Stored data
------------------------------------------------------------------------

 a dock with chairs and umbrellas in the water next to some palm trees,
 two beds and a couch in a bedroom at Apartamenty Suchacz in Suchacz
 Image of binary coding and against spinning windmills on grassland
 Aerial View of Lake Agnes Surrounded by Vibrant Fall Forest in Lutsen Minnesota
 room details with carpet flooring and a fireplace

------------------------------------------------------------------------

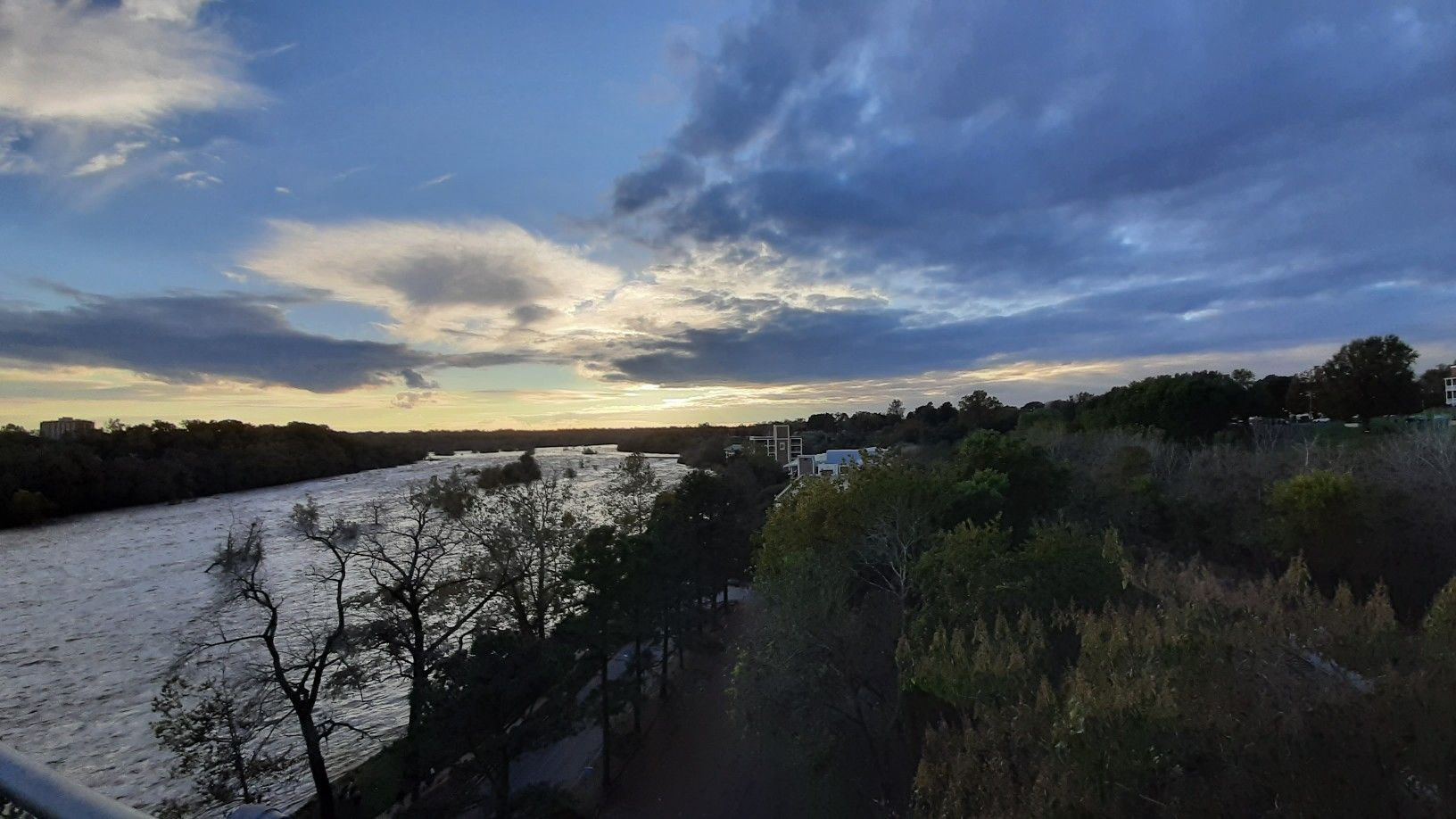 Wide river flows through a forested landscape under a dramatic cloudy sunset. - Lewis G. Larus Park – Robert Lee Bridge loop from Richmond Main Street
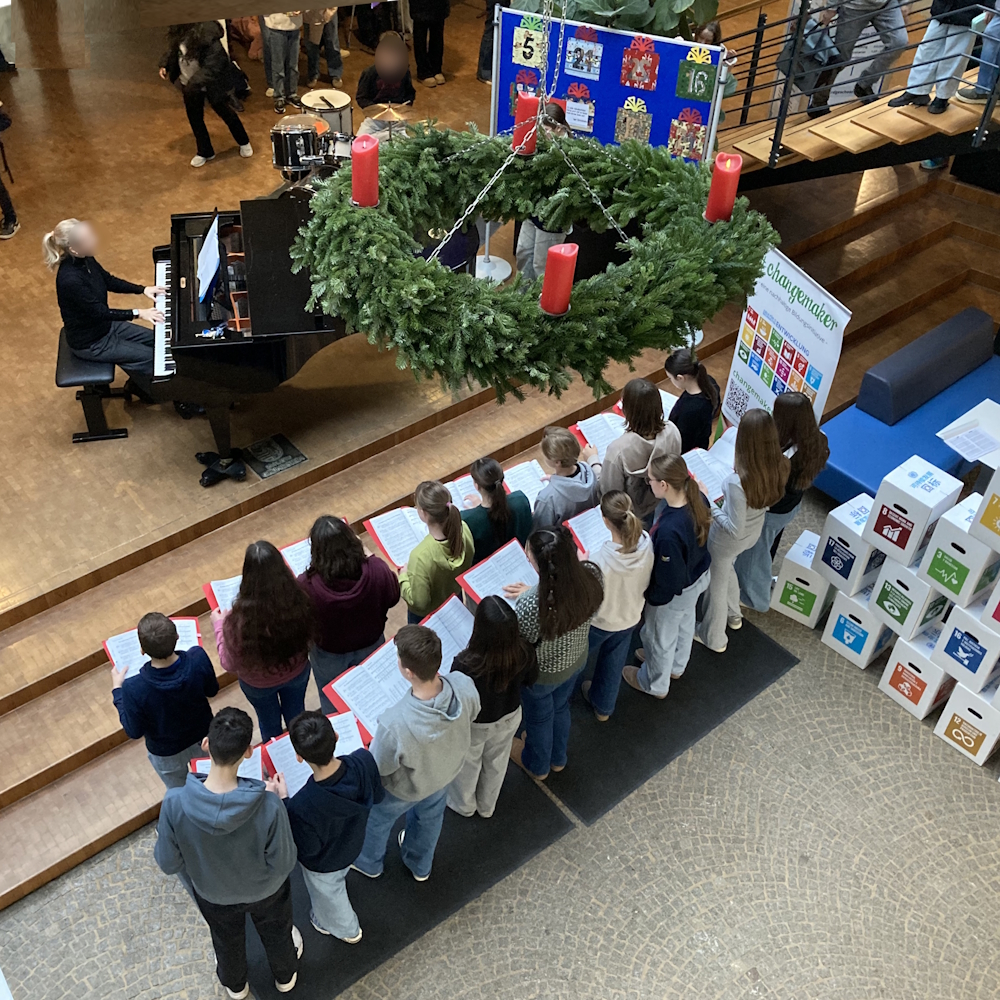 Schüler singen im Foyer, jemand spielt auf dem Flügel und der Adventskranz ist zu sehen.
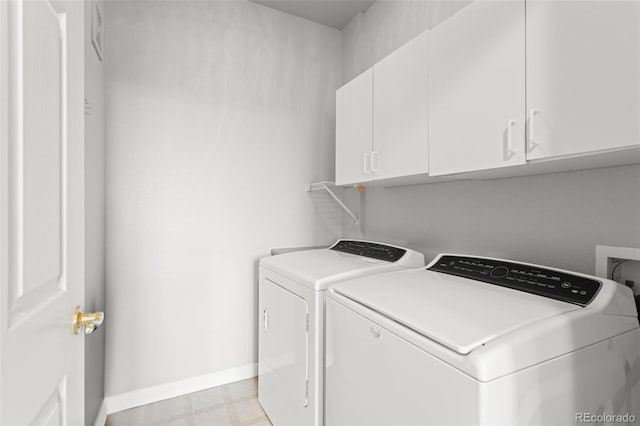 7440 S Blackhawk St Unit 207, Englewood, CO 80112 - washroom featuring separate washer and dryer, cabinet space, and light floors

------------------------------------------------------------------------

Work instructions
What is needed is an exact copy of the lines above, from the one containing "a dock with" through the one containing "Image of binary", with nothing added.

Reply
 a dock with chairs and umbrellas in the water next to some palm trees,
 two beds and a couch in a bedroom at Apartamenty Suchacz in Suchacz
 Image of binary coding and against spinning windmills on grassland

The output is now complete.